== WHAT YOU HAVE TO DO ==
Write out the text of every entry below again without changing anything, and leave the pictures out of your answer.

[Crawled caption data]
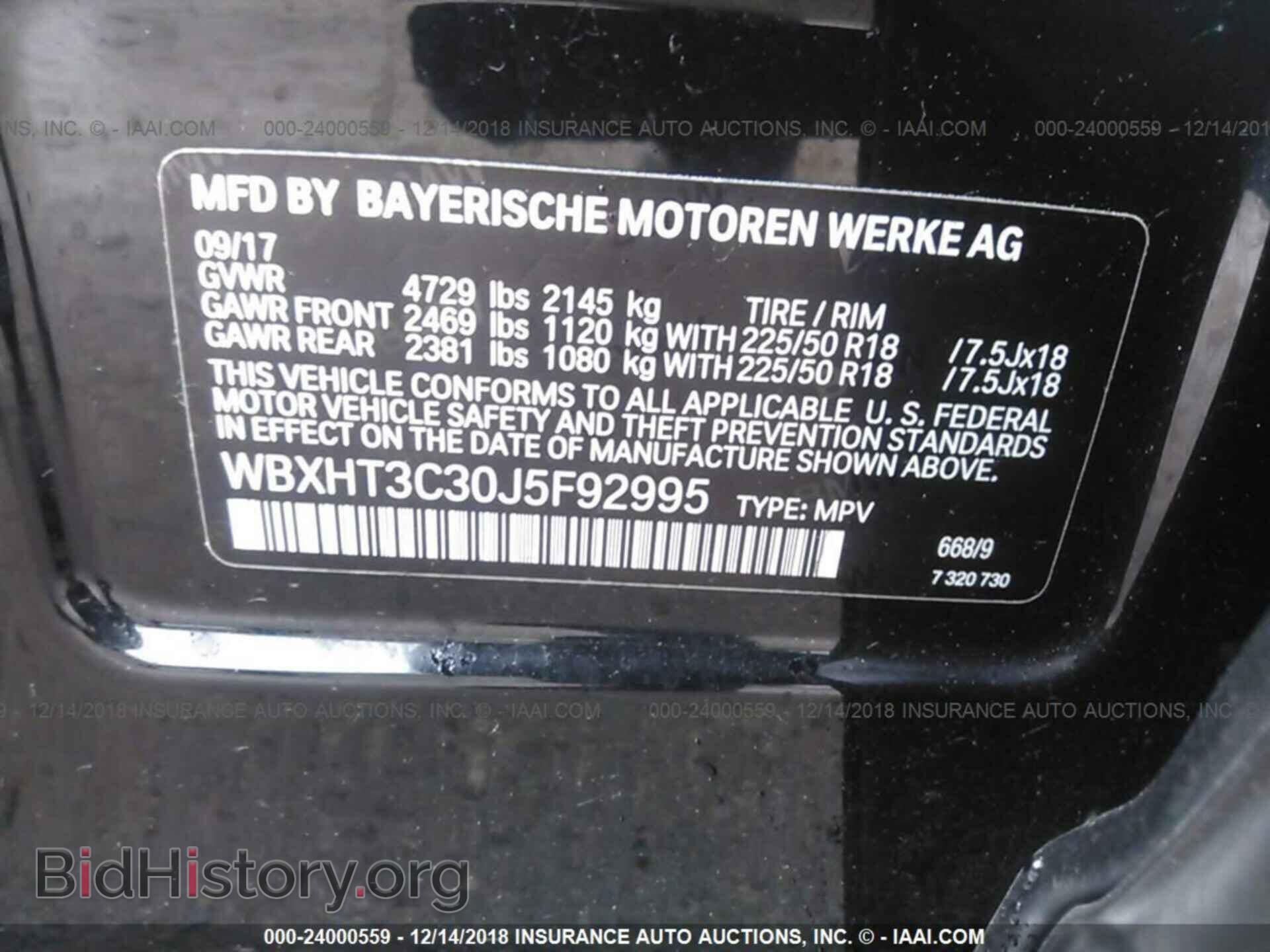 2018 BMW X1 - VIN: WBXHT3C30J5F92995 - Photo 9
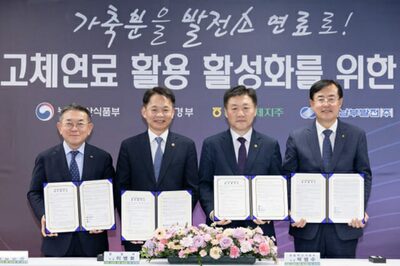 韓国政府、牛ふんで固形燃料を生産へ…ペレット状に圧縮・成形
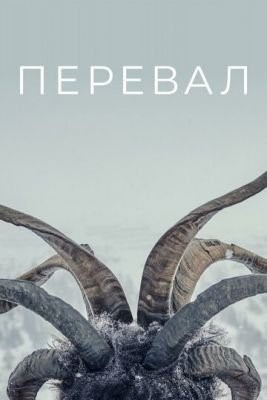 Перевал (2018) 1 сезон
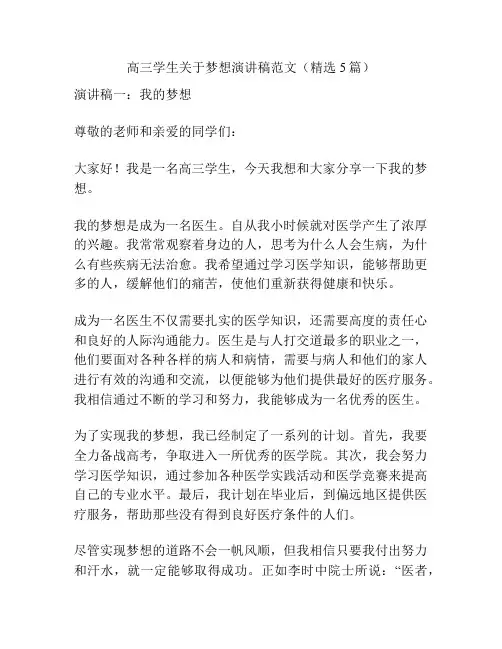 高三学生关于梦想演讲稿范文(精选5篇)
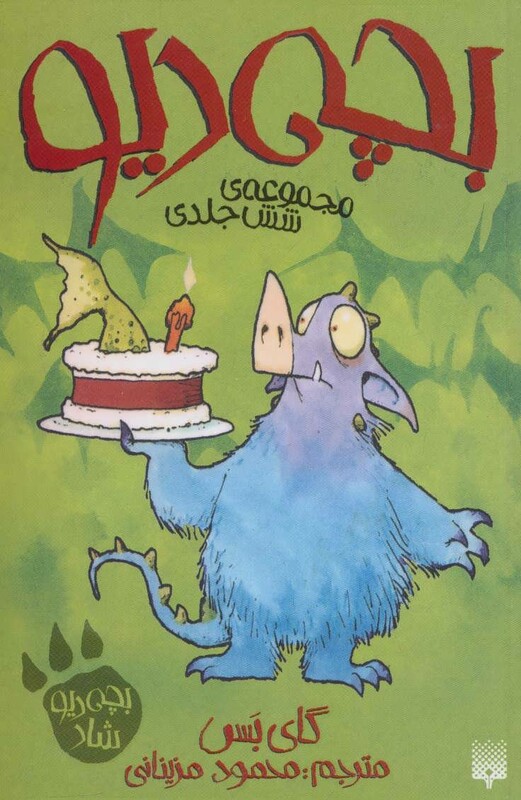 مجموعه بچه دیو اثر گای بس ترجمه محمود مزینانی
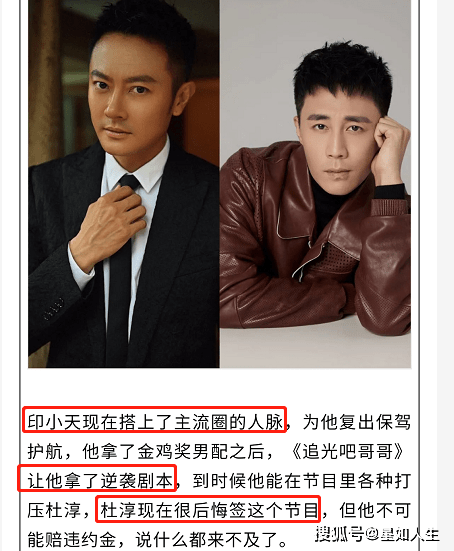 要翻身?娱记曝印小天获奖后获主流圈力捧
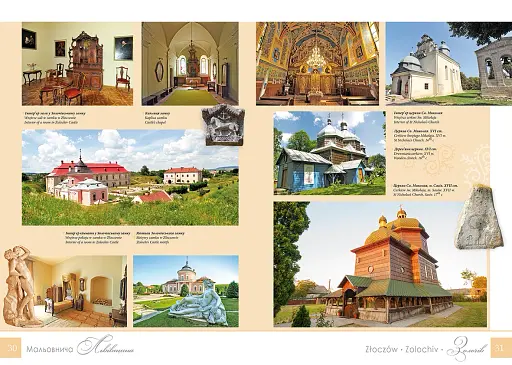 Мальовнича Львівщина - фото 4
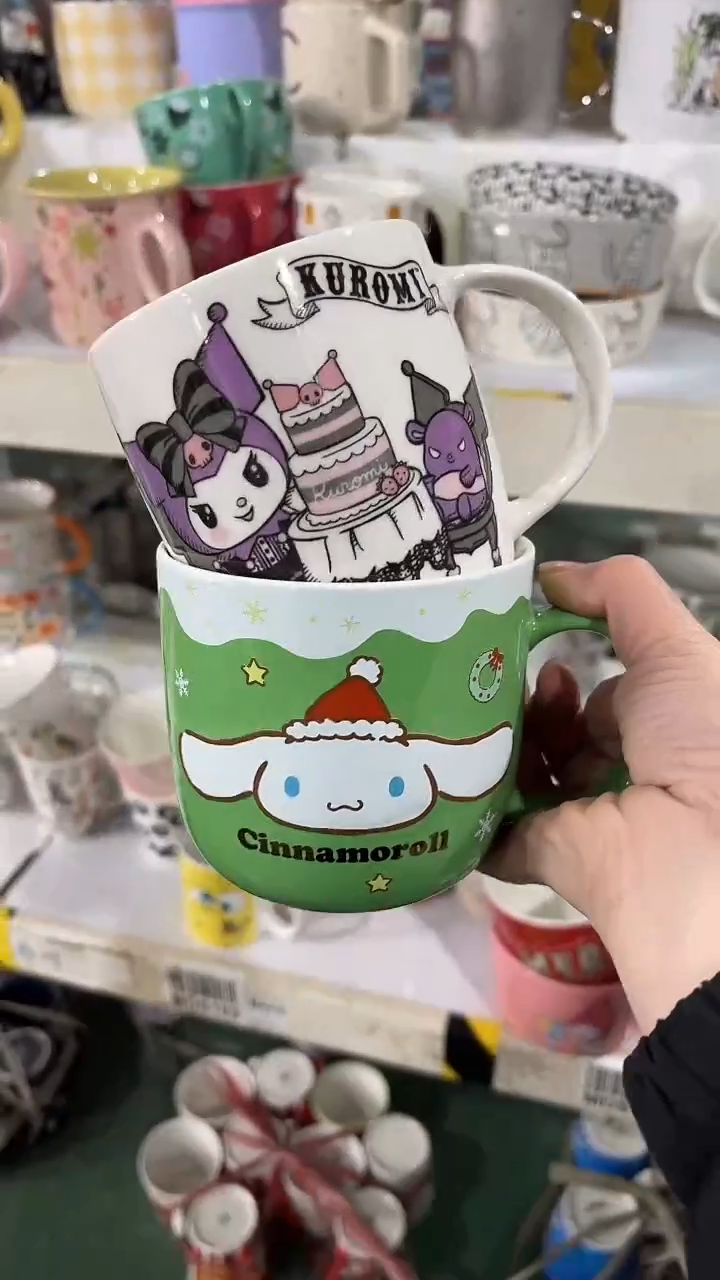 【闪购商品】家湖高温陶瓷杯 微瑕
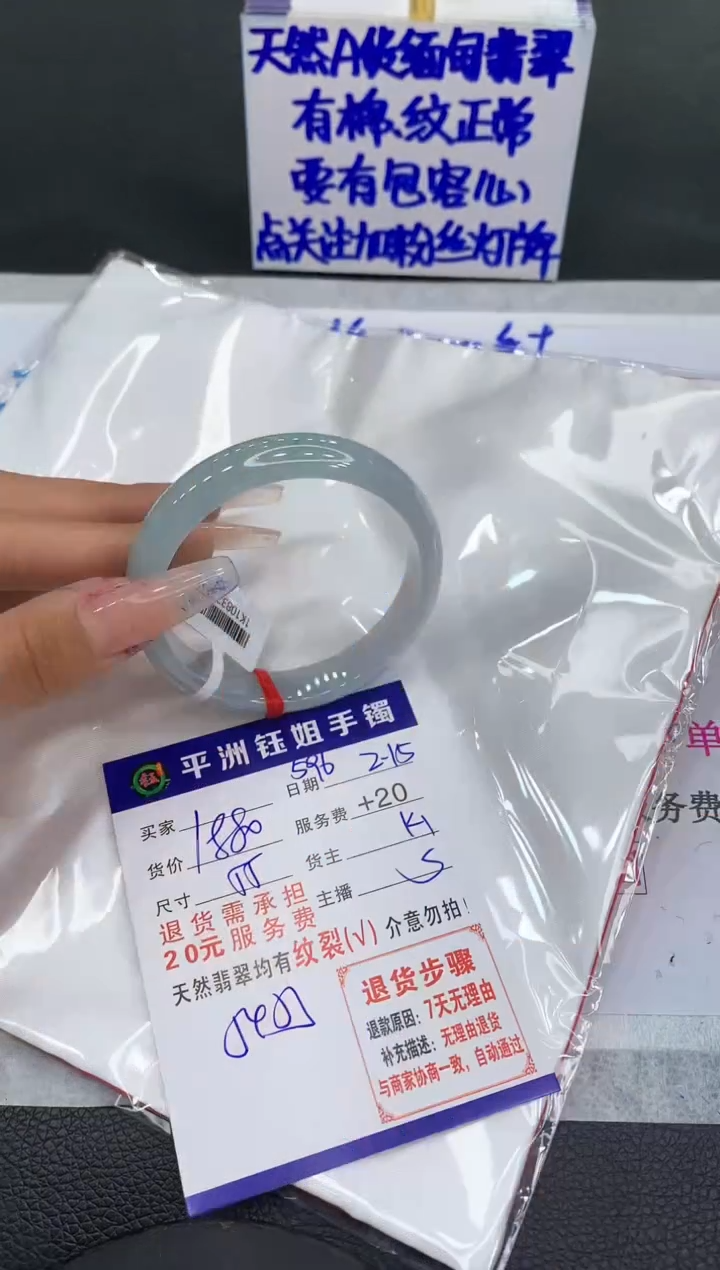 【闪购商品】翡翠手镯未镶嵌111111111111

== EXERCISE ANSWER ==
 2018 BMW X1 - VIN: WBXHT3C30J5F92995 - Photo 9
 韓国政府、牛ふんで固形燃料を生産へ…ペレット状に圧縮・成形
 Перевал (2018) 1 сезон
 高三学生关于梦想演讲稿范文(精选5篇)
 مجموعه بچه دیو اثر گای بس ترجمه محمود مزینانی
 要翻身?娱记曝印小天获奖后获主流圈力捧
 Мальовнича Львівщина - фото 4
 【闪购商品】家湖高温陶瓷杯 微瑕
 【闪购商品】翡翠手镯未镶嵌111111111111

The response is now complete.